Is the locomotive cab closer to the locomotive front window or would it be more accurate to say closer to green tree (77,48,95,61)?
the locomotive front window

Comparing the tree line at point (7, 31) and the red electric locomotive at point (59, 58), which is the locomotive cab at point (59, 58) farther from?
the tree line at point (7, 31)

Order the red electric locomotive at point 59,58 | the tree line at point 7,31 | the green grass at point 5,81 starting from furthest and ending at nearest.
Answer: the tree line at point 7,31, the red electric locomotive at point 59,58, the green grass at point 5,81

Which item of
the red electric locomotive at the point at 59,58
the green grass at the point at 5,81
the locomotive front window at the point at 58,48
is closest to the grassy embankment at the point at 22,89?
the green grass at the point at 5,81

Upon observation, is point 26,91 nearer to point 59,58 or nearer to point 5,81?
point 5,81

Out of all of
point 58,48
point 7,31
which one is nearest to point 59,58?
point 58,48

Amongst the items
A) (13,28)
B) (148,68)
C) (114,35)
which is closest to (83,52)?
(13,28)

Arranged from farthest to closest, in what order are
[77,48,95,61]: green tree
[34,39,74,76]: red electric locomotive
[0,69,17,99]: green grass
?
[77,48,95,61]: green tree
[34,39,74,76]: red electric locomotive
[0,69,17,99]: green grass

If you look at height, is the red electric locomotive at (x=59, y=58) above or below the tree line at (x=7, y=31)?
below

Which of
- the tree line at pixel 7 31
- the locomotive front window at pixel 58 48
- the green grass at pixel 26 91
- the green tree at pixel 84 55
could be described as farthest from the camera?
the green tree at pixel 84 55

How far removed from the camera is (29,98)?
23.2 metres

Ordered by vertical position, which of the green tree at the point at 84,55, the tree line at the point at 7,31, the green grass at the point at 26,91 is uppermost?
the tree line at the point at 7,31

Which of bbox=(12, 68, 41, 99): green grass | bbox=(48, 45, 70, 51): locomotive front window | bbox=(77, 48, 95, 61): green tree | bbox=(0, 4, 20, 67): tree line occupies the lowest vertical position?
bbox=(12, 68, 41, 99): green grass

WRITTEN TASK: Rewrite all of the material above, replacing "grassy embankment" with "grassy slope" and leaving everything else unchanged.

SOLUTION FOR THIS EXERCISE:
Is the locomotive cab closer to the locomotive front window or would it be more accurate to say closer to green tree (77,48,95,61)?
the locomotive front window

Comparing the tree line at point (7, 31) and the red electric locomotive at point (59, 58), which is the locomotive cab at point (59, 58) farther from?
the tree line at point (7, 31)

Order the red electric locomotive at point 59,58 | the tree line at point 7,31 | the green grass at point 5,81 starting from furthest and ending at nearest.
Answer: the tree line at point 7,31, the red electric locomotive at point 59,58, the green grass at point 5,81

Which item of
the red electric locomotive at the point at 59,58
the green grass at the point at 5,81
the locomotive front window at the point at 58,48
is closest to the grassy slope at the point at 22,89?
the green grass at the point at 5,81

Upon observation, is point 26,91 nearer to point 59,58 or nearer to point 5,81?
point 5,81

Out of all of
point 58,48
point 7,31
which one is nearest to point 59,58?
point 58,48

Amongst the items
A) (13,28)
B) (148,68)
C) (114,35)
which is closest to (83,52)?
(13,28)

Arranged from farthest to closest, in what order are
[77,48,95,61]: green tree
[34,39,74,76]: red electric locomotive
[0,69,17,99]: green grass
?
[77,48,95,61]: green tree
[34,39,74,76]: red electric locomotive
[0,69,17,99]: green grass

If you look at height, is the red electric locomotive at (x=59, y=58) above or below the tree line at (x=7, y=31)?
below

Which of
- the tree line at pixel 7 31
- the locomotive front window at pixel 58 48
- the green grass at pixel 26 91
- the green tree at pixel 84 55
could be described as farthest from the camera?
the green tree at pixel 84 55

How far removed from the camera is (29,98)?
23.2 metres

Ordered by vertical position, which of the green tree at the point at 84,55, the tree line at the point at 7,31, the green grass at the point at 26,91 is uppermost?
the tree line at the point at 7,31

Which of bbox=(12, 68, 41, 99): green grass | bbox=(48, 45, 70, 51): locomotive front window | bbox=(77, 48, 95, 61): green tree | bbox=(0, 4, 20, 67): tree line occupies the lowest vertical position?
bbox=(12, 68, 41, 99): green grass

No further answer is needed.